E-fedding at its roots... WRITING

No matter what anyone's take on e-fedding is, one thing's for certain. In the end, it's all just fan fiction. It's all just some form of writing. Regardless of style, subject matter, tone... we're all writers.

Now, when we get into what kinds of writing are suited for e-wrestling, then you get the fists flying and the blood flowing. There are so many ways to write, and everyone seems to have their own ideas. When you cross personalities and styles and all that crap, you get a lot of divergent philosophies.

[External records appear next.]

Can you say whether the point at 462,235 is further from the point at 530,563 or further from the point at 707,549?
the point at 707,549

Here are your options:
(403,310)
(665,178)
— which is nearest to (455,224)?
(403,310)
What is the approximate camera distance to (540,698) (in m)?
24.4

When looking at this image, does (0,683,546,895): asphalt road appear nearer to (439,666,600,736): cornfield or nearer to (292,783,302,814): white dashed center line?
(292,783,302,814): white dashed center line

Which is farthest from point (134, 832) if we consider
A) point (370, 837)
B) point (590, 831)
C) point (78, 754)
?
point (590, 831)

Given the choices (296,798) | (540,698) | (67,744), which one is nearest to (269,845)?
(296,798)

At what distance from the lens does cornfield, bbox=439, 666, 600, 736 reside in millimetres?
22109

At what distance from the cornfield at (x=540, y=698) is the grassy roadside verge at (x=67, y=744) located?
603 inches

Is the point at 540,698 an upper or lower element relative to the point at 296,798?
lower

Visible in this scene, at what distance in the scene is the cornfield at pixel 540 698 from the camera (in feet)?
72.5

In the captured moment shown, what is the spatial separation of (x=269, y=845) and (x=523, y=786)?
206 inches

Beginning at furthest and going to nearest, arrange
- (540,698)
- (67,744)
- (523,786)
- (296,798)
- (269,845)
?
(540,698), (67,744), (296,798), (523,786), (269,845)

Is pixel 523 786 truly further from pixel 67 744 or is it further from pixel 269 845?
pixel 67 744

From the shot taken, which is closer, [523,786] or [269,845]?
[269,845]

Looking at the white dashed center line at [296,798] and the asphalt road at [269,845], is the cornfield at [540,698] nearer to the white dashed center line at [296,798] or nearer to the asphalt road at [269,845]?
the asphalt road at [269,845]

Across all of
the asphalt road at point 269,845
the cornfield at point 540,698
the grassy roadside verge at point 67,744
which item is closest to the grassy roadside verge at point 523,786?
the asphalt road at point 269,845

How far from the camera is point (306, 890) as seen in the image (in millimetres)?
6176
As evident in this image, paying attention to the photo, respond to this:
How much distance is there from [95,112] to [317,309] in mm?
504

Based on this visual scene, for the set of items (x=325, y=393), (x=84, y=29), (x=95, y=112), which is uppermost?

Well, I'd like to think my philosophy is pretty simple and tolerant of most stuff. I mean, I really have nothing against script or narrative writing. As for content, really, as long as you're not shooting on anyone (out-of-character in an in-character setting), you keep things wrestling related and you keep things somewhat grounded, I'm probably not going to have a problem with it. Even if it doesn't agree with any of those three criteria, hey, I mean, I don't have to like it or read it, but you're doing your own thing, and I'm not going to butt in.

However, when it comes to purpose... I really think that EVERYTHING written for anything e-wrestling related should have one of two purposes:

1 - Creation and development of your own character

and/or

2 - Creation and development of heat with other people's characters

This should be ironclad. Anything else really doesn't belong.

Should any piece serve both purposes? No, and usually, pieces that showcase character development rarely build heat and vice-versa. That's okay, that's why we have different settings for RPs. Plus, you could always do both with on-card segments.

But there's no doubt that while good e-fedders may be able to get away with only doing one of those consistently, the great ones do both. Character development without heat is masturbation and heat building without character development is just arguing for the sake of arguing really.

This is why I'm of the belief that trash talk is the best way to go for match RPing. Of course, it's not totally necessary; PTC feds can get away with doing their storyline RPs because for the most part, heat is built on card. Still though, it's not the same when you do it in RPs, mainly because it's a lot more spontanous that way.

So the moral of the story is that there's room in the hobby for many different kinds of writing. No one style is intrinsically better than any other, but there are times when different styles fit over all other ones.

2 comments:

Josh Ray said...

Some of us got it... some of us don't...

The ability to write, that is.

I, my friends, do not!

Anonymous said...

I tried fixing it Jason -- lemme know if you're good now.